Structure-Aware Chunking

use julienne::{MarkdownChunker, HtmlChunker};

let markdown = MarkdownChunker::new(500, 50)
    .unwrap()
    .split_text("# Title\n\nA paragraph.\n\n```rust\nfn main() {}\n```");

let html = HtmlChunker::new(500, 50)
    .unwrap()
    .split_text("<section><h1>Title</h1><p>Body</p></section>");

MarkdownChunker preserves headings, paragraphs, lists, and fenced code blocks. HtmlChunker works on already-extracted HTML/XML strings and uses block-level tag boundaries; it does not fetch pages, sanitize markup, remove boilerplate, or perform readability extraction.
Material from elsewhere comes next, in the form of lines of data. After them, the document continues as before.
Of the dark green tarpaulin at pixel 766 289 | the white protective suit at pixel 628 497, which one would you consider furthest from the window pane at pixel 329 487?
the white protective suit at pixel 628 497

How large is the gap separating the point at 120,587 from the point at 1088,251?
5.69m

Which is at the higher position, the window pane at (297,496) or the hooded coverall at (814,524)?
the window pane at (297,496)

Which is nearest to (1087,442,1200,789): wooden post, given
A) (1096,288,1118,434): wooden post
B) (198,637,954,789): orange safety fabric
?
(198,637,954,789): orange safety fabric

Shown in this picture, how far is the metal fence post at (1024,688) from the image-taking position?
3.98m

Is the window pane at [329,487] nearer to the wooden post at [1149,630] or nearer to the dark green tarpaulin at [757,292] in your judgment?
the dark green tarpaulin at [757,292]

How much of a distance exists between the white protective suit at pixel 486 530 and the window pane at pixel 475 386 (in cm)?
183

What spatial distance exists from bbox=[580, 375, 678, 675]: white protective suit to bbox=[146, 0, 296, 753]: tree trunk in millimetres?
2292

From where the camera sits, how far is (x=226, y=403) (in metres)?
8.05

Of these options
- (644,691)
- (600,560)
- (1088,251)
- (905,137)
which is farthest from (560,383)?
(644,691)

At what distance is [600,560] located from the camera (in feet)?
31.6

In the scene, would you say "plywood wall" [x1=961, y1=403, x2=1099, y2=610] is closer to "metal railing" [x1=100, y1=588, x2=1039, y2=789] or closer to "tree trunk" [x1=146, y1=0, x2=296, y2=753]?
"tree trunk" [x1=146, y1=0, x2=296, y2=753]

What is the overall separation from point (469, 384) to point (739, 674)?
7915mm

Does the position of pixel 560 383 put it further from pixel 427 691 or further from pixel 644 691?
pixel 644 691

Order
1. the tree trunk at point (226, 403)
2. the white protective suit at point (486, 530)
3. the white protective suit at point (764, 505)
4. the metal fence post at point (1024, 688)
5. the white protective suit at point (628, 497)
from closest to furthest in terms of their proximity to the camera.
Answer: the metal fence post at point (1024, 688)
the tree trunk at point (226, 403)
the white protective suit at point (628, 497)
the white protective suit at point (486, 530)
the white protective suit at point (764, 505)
With --features code, CodeChunker uses tree-sitter parsers for Rust and Python and returns explicit ChunkError values for parser failures or oversized semantic nodes.

SemanticChunker Example

use julienne::SemanticChunker;

fn simple_embedding(text: &str) -> Vec<f32> {
    let lower = text.to_lowercase();
    let a = ["sql", "table", "vectorizer"].iter().map(|k| lower.matches(k).count() as f32).sum::<f32>();
    let b = ["weather", "rain", "forecast"].iter().map(|k| lower.matches(k).count() as f32).sum::<f32>();
    vec![a, b]
}

let chunker = SemanticChunker::builder()
    .chunk_size(500)
    .chunk_overlap(50)
    .window_size(3)
    .skip_window(1)
    .reconnect_similarity_threshold(0.75)
    .max_aside_length(512)
    .embedding_fn(std::sync::Arc::new(simple_embedding))
    .build()
    .unwrap();

let chunks = chunker.split_text("...");

Testing

cargo test

Integration tests use fixtures under:

• examples/summarize_article.sql
• examples/embeddings_from_documents/documents/pgai.md

Benchmarks

cargo bench --bench splitters_bench

Code chunker benchmarks are feature-gated:

cargo bench --bench splitters_bench --features code -- splitters_code

The benchmark compares all splitter strategies on markdown and SQL fixtures, including word-count and tiktoken length profiles for semchunk.

API Contracts

Structured chunk APIs return TextChunk with stable source offsets. Public splitter types and builders are Send + Sync + Clone when their configured handles are. Infallible splitters expose split_text, split_chunks, and iterator-style chunks where available. Fallible integrations use try_* methods and return ChunkError; this includes batch embedding and tree-sitter code parsing.

Scope And Non-Goals

This crate is a chunking library. Compared with Chonkie, the focus is Rust-native range-preserving chunks, explicit fallibility, and configurable splitter strategies rather than a Python-first experimentation surface. Compared with Chunkr, this crate does not try to be document intelligence infrastructure: no OCR, hosted API, document loading service, layout extraction, vector database handshake, or ingestion pipeline is included. Bring already-extracted text, Markdown, HTML/XML, or source code strings; the crate returns chunks.